Collin Couey profile picture
By Collin Couey

Published
9 min read

Understand what KPIs are and why they’re useful for marketing campaigns to develop successful marketing strategies that generate revenue and help your brand grow.

To run a successful marketing campaign—whether it’s digital or offline—you need a firm grasp on the key performance indicator (KPI) you’ll be tracking. A KPI is a specific numeric metric used to measure progress toward a defined business goal.

Essentially, you choose a few KPIs that look at the data collected by your marketing campaign to measure whether or not it’s been successful. Without the right marketing KPIs, all you have is raw data without any context behind it. It’s all about turning the data you have into actionable insights.

Whether you’re a marketing team of one or one hundred, tracking the right KPI will help prove the value of your marketing effort as well as showcase its effectiveness over a long period.

We’ll go over seven of the most important KPIs you should track and monitor to run a successful marketing campaign. But before we get to that, let’s first understand why marketing KPIs should matter to you.
* * * *
== Exercise goal ==
Set down the passage of the marketing KPI article word for word, starting with "To run a successful marketing campaign—whether" and going on through "into actionable insights.".

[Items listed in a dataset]
* * * *
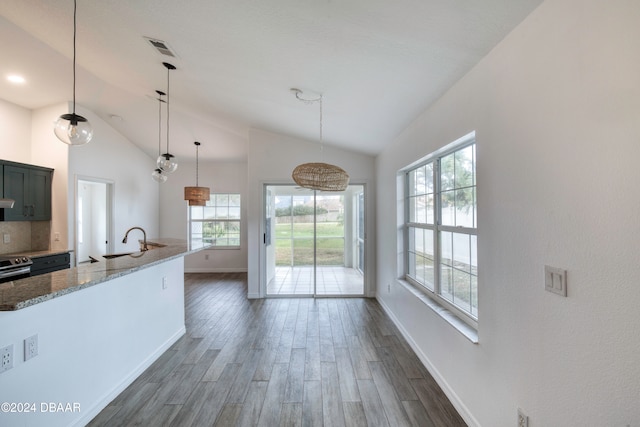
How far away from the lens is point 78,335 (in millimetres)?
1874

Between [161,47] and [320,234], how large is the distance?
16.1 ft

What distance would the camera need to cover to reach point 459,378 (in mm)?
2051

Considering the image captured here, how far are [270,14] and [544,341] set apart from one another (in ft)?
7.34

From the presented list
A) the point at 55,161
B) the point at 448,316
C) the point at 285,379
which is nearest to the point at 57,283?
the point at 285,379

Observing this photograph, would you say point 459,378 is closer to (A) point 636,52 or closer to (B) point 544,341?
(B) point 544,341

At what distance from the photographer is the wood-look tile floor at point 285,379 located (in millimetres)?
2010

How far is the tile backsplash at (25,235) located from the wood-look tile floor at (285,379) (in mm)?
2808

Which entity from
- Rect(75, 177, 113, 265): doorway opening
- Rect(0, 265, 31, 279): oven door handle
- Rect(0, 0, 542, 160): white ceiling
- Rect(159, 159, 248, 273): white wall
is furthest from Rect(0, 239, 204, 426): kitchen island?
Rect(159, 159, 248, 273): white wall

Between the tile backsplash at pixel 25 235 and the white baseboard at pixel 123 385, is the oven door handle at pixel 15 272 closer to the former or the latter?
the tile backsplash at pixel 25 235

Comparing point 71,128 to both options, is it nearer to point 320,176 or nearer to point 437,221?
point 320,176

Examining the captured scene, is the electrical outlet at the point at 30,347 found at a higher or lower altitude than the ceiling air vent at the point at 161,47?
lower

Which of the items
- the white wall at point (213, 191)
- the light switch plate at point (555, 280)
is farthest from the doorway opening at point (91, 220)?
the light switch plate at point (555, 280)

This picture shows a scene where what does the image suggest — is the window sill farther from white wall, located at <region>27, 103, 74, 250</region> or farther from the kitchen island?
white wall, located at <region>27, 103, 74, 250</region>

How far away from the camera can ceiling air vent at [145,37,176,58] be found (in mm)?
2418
* * * *
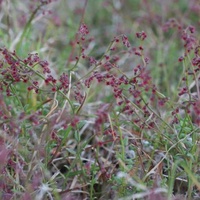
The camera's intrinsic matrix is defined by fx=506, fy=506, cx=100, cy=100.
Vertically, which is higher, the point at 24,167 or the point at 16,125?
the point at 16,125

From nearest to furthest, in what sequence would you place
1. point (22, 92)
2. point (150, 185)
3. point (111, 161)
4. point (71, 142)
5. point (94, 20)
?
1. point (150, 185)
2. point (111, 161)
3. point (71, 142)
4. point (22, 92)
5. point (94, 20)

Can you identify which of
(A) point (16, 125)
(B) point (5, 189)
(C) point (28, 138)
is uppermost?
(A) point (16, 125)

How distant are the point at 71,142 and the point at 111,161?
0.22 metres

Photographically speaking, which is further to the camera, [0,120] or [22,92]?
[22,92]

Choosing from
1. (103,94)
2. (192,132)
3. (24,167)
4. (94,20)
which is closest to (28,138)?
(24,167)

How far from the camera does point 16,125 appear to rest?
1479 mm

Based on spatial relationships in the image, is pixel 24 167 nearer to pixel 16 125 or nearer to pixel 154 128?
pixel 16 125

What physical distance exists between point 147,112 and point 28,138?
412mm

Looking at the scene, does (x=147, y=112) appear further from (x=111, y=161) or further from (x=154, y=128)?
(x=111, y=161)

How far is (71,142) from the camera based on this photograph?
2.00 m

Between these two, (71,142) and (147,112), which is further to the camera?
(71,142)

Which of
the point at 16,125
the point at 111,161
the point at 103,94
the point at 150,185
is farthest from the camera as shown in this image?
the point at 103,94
* * * *
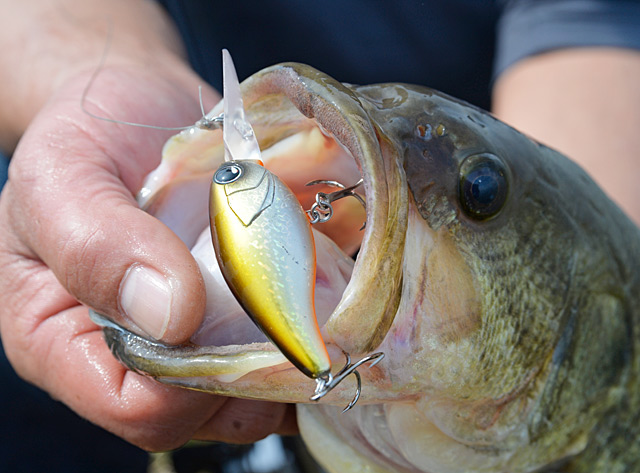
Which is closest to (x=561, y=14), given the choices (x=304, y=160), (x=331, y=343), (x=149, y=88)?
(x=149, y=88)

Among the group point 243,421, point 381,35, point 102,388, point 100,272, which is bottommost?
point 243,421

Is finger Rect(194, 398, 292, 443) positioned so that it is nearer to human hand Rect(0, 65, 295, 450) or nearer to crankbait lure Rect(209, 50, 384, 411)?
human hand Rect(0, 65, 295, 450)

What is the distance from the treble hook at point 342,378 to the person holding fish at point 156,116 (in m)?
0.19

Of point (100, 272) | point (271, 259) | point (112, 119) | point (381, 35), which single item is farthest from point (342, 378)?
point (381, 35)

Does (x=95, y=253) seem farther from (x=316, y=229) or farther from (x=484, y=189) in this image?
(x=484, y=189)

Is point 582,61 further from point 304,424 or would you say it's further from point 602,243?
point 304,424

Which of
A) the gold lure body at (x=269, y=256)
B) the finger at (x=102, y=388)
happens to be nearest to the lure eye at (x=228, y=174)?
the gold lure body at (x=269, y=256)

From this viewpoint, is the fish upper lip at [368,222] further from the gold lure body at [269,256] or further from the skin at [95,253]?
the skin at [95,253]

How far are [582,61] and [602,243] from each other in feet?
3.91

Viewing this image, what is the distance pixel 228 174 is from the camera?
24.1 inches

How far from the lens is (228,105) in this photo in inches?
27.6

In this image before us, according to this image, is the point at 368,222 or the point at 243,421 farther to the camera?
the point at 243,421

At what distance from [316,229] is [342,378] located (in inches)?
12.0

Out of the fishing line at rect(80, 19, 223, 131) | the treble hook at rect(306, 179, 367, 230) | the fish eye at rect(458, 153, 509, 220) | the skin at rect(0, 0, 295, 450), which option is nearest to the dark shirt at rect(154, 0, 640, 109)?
* * * *
== Exercise answer ==
To run a successful marketing campaign—whether it’s digital or offline—you need a firm grasp on the key performance indicator (KPI) you’ll be tracking. A KPI is a specific numeric metric used to measure progress toward a defined business goal.

Essentially, you choose a few KPIs that look at the data collected by your marketing campaign to measure whether or not it’s been successful. Without the right marketing KPIs, all you have is raw data without any context behind it. It’s all about turning the data you have into actionable insights.